In my opinion, the reason as to why the Rockies are so bad, atleast offensivly, is that they try to have their hitters hit homeruns every at bat when the park is so advantageous for singles and doubles. Take Ramon Topia, he hit over .300 with the team and the team was doing good with guys that were putting the ball in play in 2018/2019. There is no reason for them to be striking out as much as they have been
I agree with you 100 percent. Line drive hitters would flourish in that park. Also, the pitching staff needs to wear out the infield grass. Ground ball pitchers.
The Rox were not good in 2019 and they were never any good because of Raimel Tapia who didn’t draw walks or hit over .300.
He was a singles hitter who played a corner OF slot. That team was good because they had other good players on the team. Arenado and Story were top 5 at their respective positions. They had an in prime Charlie Blackmon, DJ LeMahieu. Kyle Freeland and German Marquez pitching like they belonged at a top of the rotation instead of the depth starters they are now.
They’ve developed no pitching and very little hitting since then. Jordan Beck might be OK & Tovar is a decent SS. Goodman has been good this year but there’s no budding star coming up and rising the tide. Charlie Condon is off to a poor start to his pro career. It’s a disaster of an organization.

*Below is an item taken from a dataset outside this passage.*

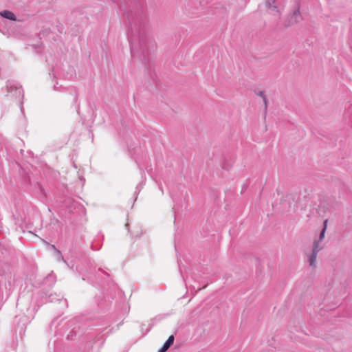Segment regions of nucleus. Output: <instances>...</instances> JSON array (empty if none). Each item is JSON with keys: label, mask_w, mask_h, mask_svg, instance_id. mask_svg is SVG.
<instances>
[{"label": "nucleus", "mask_w": 352, "mask_h": 352, "mask_svg": "<svg viewBox=\"0 0 352 352\" xmlns=\"http://www.w3.org/2000/svg\"><path fill=\"white\" fill-rule=\"evenodd\" d=\"M277 0H265V6L267 10L270 11V13L274 16H277L278 18L280 17L281 13L278 8Z\"/></svg>", "instance_id": "4"}, {"label": "nucleus", "mask_w": 352, "mask_h": 352, "mask_svg": "<svg viewBox=\"0 0 352 352\" xmlns=\"http://www.w3.org/2000/svg\"><path fill=\"white\" fill-rule=\"evenodd\" d=\"M256 94L258 96H261L263 98V102H264V105H265V111H267V98H266V96L265 95V92L263 91H260L258 93H256Z\"/></svg>", "instance_id": "10"}, {"label": "nucleus", "mask_w": 352, "mask_h": 352, "mask_svg": "<svg viewBox=\"0 0 352 352\" xmlns=\"http://www.w3.org/2000/svg\"><path fill=\"white\" fill-rule=\"evenodd\" d=\"M320 241H315L313 244L312 251L319 252V251L322 249V248L320 247L319 243Z\"/></svg>", "instance_id": "12"}, {"label": "nucleus", "mask_w": 352, "mask_h": 352, "mask_svg": "<svg viewBox=\"0 0 352 352\" xmlns=\"http://www.w3.org/2000/svg\"><path fill=\"white\" fill-rule=\"evenodd\" d=\"M301 19V15L300 9L298 8L297 10L294 11L292 15H290L284 23V26L288 28L292 25L298 23Z\"/></svg>", "instance_id": "5"}, {"label": "nucleus", "mask_w": 352, "mask_h": 352, "mask_svg": "<svg viewBox=\"0 0 352 352\" xmlns=\"http://www.w3.org/2000/svg\"><path fill=\"white\" fill-rule=\"evenodd\" d=\"M43 243L47 245H50L52 249H53L56 253V256L58 257V258H60L61 260H63L64 262H65V261L64 260V258L63 257V256L61 255V252L56 249V248L55 247L54 245H50L48 242H47L45 240H43Z\"/></svg>", "instance_id": "9"}, {"label": "nucleus", "mask_w": 352, "mask_h": 352, "mask_svg": "<svg viewBox=\"0 0 352 352\" xmlns=\"http://www.w3.org/2000/svg\"><path fill=\"white\" fill-rule=\"evenodd\" d=\"M0 15L5 19H8L11 21H16V16L11 11L7 10H3L0 12Z\"/></svg>", "instance_id": "8"}, {"label": "nucleus", "mask_w": 352, "mask_h": 352, "mask_svg": "<svg viewBox=\"0 0 352 352\" xmlns=\"http://www.w3.org/2000/svg\"><path fill=\"white\" fill-rule=\"evenodd\" d=\"M318 253V252H314L311 250V253L307 254V257H308L307 261H308L309 265L311 266L312 267H316V260Z\"/></svg>", "instance_id": "7"}, {"label": "nucleus", "mask_w": 352, "mask_h": 352, "mask_svg": "<svg viewBox=\"0 0 352 352\" xmlns=\"http://www.w3.org/2000/svg\"><path fill=\"white\" fill-rule=\"evenodd\" d=\"M129 41L132 57L140 58L145 65L148 56L156 49V44L148 33L147 19L141 10L127 13Z\"/></svg>", "instance_id": "1"}, {"label": "nucleus", "mask_w": 352, "mask_h": 352, "mask_svg": "<svg viewBox=\"0 0 352 352\" xmlns=\"http://www.w3.org/2000/svg\"><path fill=\"white\" fill-rule=\"evenodd\" d=\"M175 337L171 335L168 337V340L165 342L161 349H159L158 352H166L169 348L173 344Z\"/></svg>", "instance_id": "6"}, {"label": "nucleus", "mask_w": 352, "mask_h": 352, "mask_svg": "<svg viewBox=\"0 0 352 352\" xmlns=\"http://www.w3.org/2000/svg\"><path fill=\"white\" fill-rule=\"evenodd\" d=\"M6 90L8 95L9 94H12V97H21L23 98V91L22 89V87L14 80H8L6 82Z\"/></svg>", "instance_id": "2"}, {"label": "nucleus", "mask_w": 352, "mask_h": 352, "mask_svg": "<svg viewBox=\"0 0 352 352\" xmlns=\"http://www.w3.org/2000/svg\"><path fill=\"white\" fill-rule=\"evenodd\" d=\"M333 207V202L331 197H324L320 200V204L317 208V213L324 217L327 212H329L331 208Z\"/></svg>", "instance_id": "3"}, {"label": "nucleus", "mask_w": 352, "mask_h": 352, "mask_svg": "<svg viewBox=\"0 0 352 352\" xmlns=\"http://www.w3.org/2000/svg\"><path fill=\"white\" fill-rule=\"evenodd\" d=\"M327 219L324 220V226H323V228L322 229L320 233V236H319V241H322L324 238V234H325V232H326V229H327Z\"/></svg>", "instance_id": "11"}]
</instances>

I think they will. They certainly, not the players, of course, but management/ownership definitely deserves to.
Bad ownership
+
Bad roster
+
No real prospects coming**
+
Playing in the best division in baseball
=
New loss record in 2025.
**Dollander looks like the real deal. Feel sorry for him.
Bud Black is a good manager but has worked for two really bad franchises…the Padres before Peter Seidler and the on going disaster in Colorado…actually give him a team that has MLB players and he could do something. The paycheck is one thing but he has to have loved doing the job because nobody could overcome Montfort in Colorado…I would love to see him get a chance to coach a real MLB team and how they would do…I’m surprised he stayed on as long as he did…that can’t be easy knowing your chances of winning are between slim and none and slim already left the building
If the Rockies continue at their current pace of winning 7 out of every 40 games they would finish 28-134. Even at 122 losses MLB should be embarrassed to have two franchises set loss records in consecutive seasons.
The Rockies might not even reach 30 wins, the way they’re playing.
If you were the GM, how would you turn things around? What would you do with the Bryant contract? Who do you sign for 2026? How do you attract/develop pitching in Coors?